船戸明里幻冬舎ヴィクトリア朝イギリスと言う名前の泥に、首根っこまでつかった人々を描く群像劇の七巻目。僕の住んでいる辺境都市(デッドシティ)ではなかなか入手出来なかったんですが、ようやくゲットしました。待ってる間に高まった期待感にそぐわぬ薄暗い人情紙芝居が展開されており、非常に満足。
クズかと思ったらもっとクズだったこと人生の逃亡者ことヒゲの親父ことアーサーも、そろそろ発狂ないし自殺ルートが見えてきてる奥様も、その根っこに時代の淀んだ空気が絡みついている所がこの漫画のいいところであり、漫画としての説得力の骨だと思っています。
気合の入った書き込みで描写されるイギリスの風景と、そこに匂う清潔さを追求した結果の腐臭。じわじわと人格が侵食され、気づかぬうちに逸脱と悪徳に汚れていく感覚。一巻からずっと続いている作者の時代への感性は、「絵」という漫画最大のパーツの後押しを強く受けていると、今回の田舎遍歴を見ていて思いました。宿屋や生垣の描写、郷土料理の描き込み。
そこから生まれる空気感があるからこそ、奥様の狂気との闘いも切迫感が出てくる。スゲェ負ける匂いしか無い戦いですが。
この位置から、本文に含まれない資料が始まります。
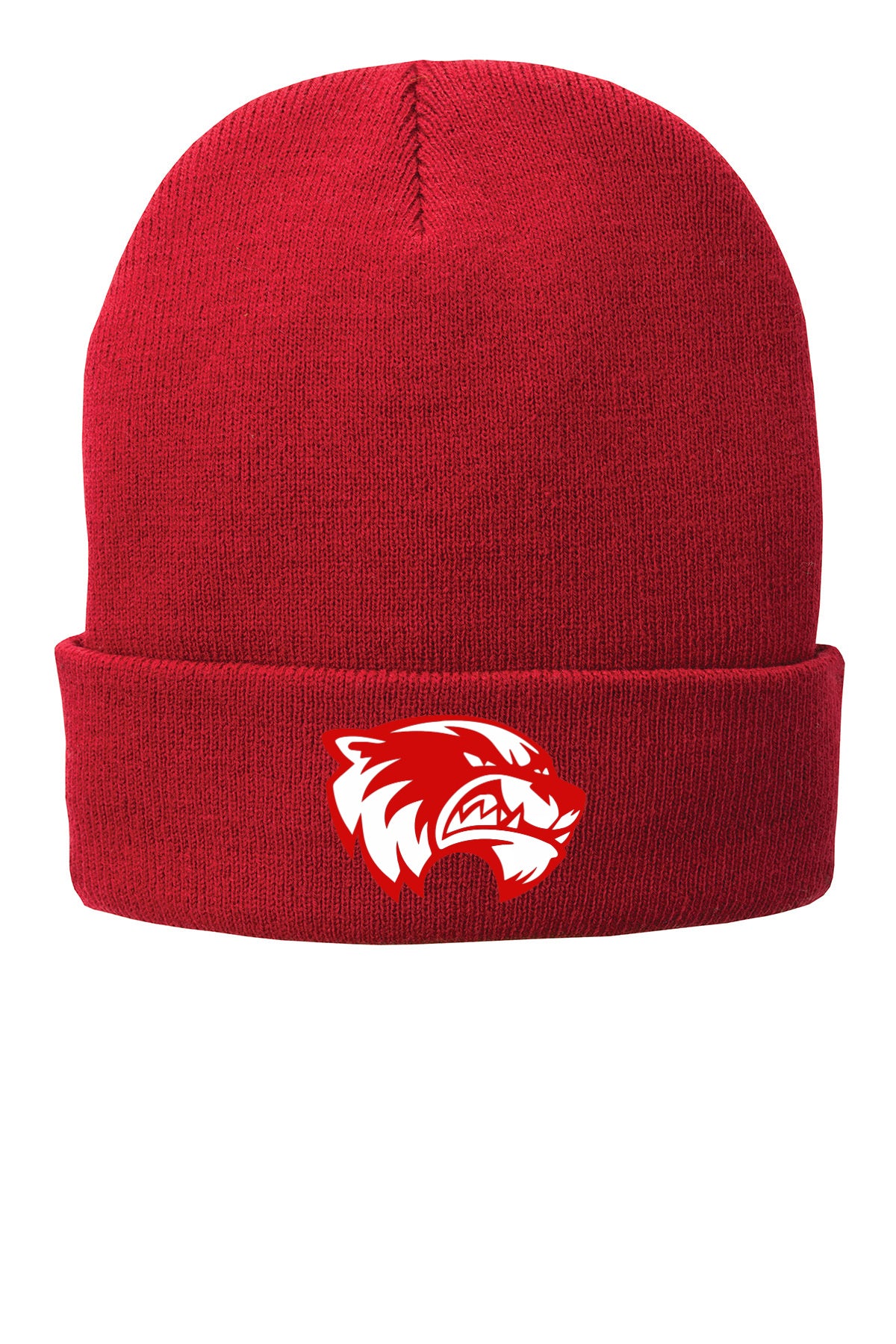 Weiser Baseball 2025 Beanie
じっとりと真綿で首を絞めるような建前と善意の世界で闘争するウィリアムへの評価も変わるし、陵辱を受けてなおそれを支えようとする先生への共感も生まれてくる。非常に幸福な、絵とドラマの共犯関係ができている漫画だと思います。
この話が群像劇だな、とつくづく感じるのは、登場人物を縛る行動原理が様々にあり、かつそれが世界を支配する空気に抗えない、その距離感です。みんな各々のやり方で世界と戦い、一時的な勝ちを拾ったり、負けたりする。今回の親父と奥様とウィリアムの、各々の対応はそういう意味で、非常に印象的かつ象徴的でした。いい漫画だ。
あ、あとロレンスくんが地味にクズっぽい地金を晒していて、未来がとても心配です。多分、凄い酷い大人になるな、ありゃ。